- Page -
As evidence, the press release points out that twelve of the 28 international terror groups recognized by the State Department engage in drug trafficking, and that many drug cartels use terrorism to gain market share and deter law enforcement. The release also has a nice quote from Rep. Mark Souder, (R-Il), who states that "Americans who buy and sell illegal narcotics are lending a helping hand to people like those who attacked America on September 11."

This is not an entirely unreasonable statement. "Those who attacked America on September 11," would, of course, be Al Quaeda, and Al Quaeda certainly has a history in drug trafficking. The world's main highway for heroin runs straight through Afghanistan, and money derived from heroin sales certainly helped the Taliban--Al Quaeda's chief benefactor--maintain its hold on power. That is beyond dispute, and skeptics need only visit the Drugs and Terror website, where the ONDCP has helpfully compiled a list of major media articles ("Taliban accused of creating 'super heroin'" for example) to have their doubts dispelled.

- Collected material -
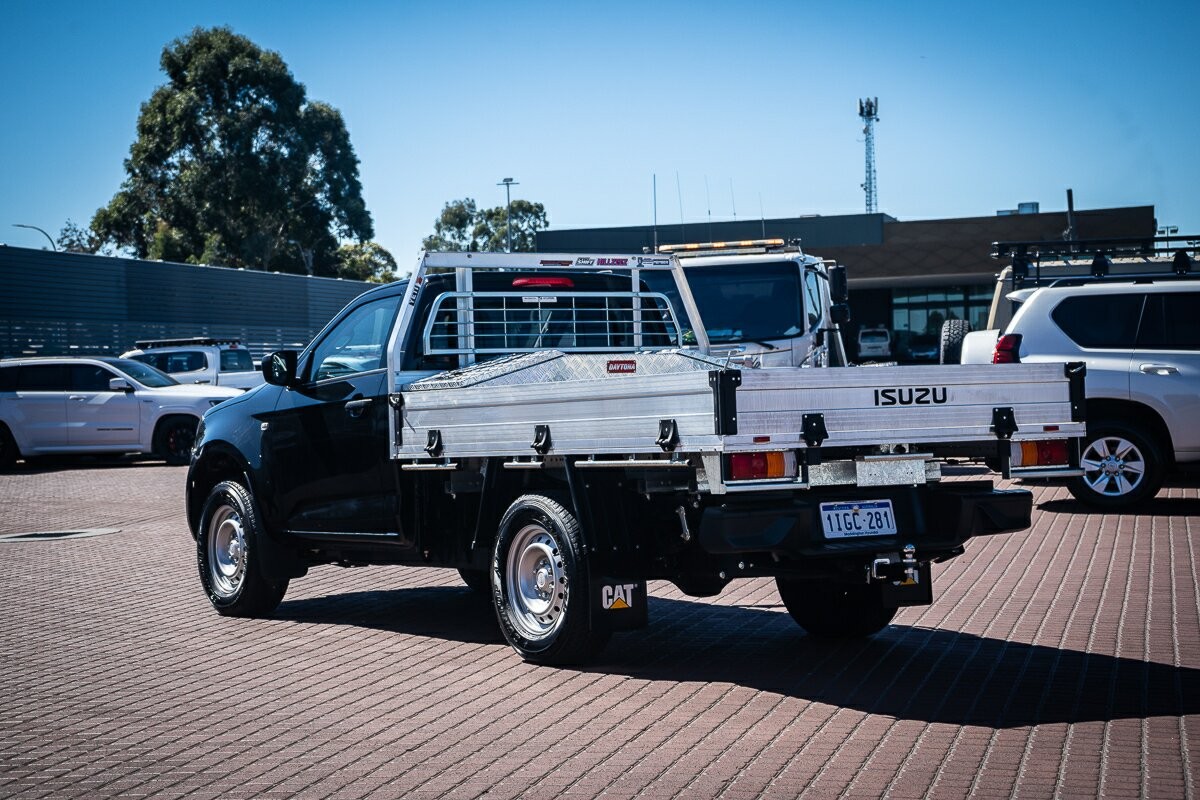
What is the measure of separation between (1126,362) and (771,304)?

- Work to complete -
A. Write out the passage on drug trafficking and terrorism word for word, starting with "This is not" and going on through "their doubts dispelled.".
B. Pick up the passage on drug trafficking and terrorism from its final sentence and continue it.

- Answer list -
A.
This is not an entirely unreasonable statement. "Those who attacked America on September 11," would, of course, be Al Quaeda, and Al Quaeda certainly has a history in drug trafficking. The world's main highway for heroin runs straight through Afghanistan, and money derived from heroin sales certainly helped the Taliban--Al Quaeda's chief benefactor--maintain its hold on power. That is beyond dispute, and skeptics need only visit the Drugs and Terror website, where the ONDCP has helpfully compiled a list of major media articles ("Taliban accused of creating 'super heroin'" for example) to have their doubts dispelled.

B.
Unfortunately, the ONDCP has never been above the occasional use of subterfuge (more on that later), and the archive does have a few glaring omissions. No mention is made, for instance, of the fact that the Taliban spent a good portion of last year as an official ally in the War on Drugs. The Bush Administration went so far as to send $43 million to the Taliban in 2001, in exchange for the group's eradication of Afghanistan's opium crop, and for its declaration that drug use is "against God's will." (Big deal. A far bigger challenge would be to find something the Taliban didn't consider "against God's Will," since during its reign it managed to outlaw anything that could be remotely construed as fun--i.e. women's faces--along with a good handful of things that couldn't.) The ONDCP archive also forgets to include stories like the one CBS News aired in January, which pointed out that the Taliban's downfall might lead to a larger heroin trade, and which also noted that while the Taliban had outlawed opium, our friends in the Northern Alliance had continued to traffic in it heavily.

Of course, the logic of the ONDCP campaign is hobbled in other, more obvious ways too. Al Quaeda has been funded far more by oil than it has by drugs, but our government has bent over backward since September 11 to ensure that we continue buying oil. The archive dodges this fact, and it misplaces as well any news stories about the Clinton Administration's early support of the Taliban, and its efforts--along with Unocal--to build an oil pipeline through Afghanistan. Which raises the question: why should a 14 year-old care if his $30 in pot money is going to a terrorist, if his government is sending millions of dollars in the same direction?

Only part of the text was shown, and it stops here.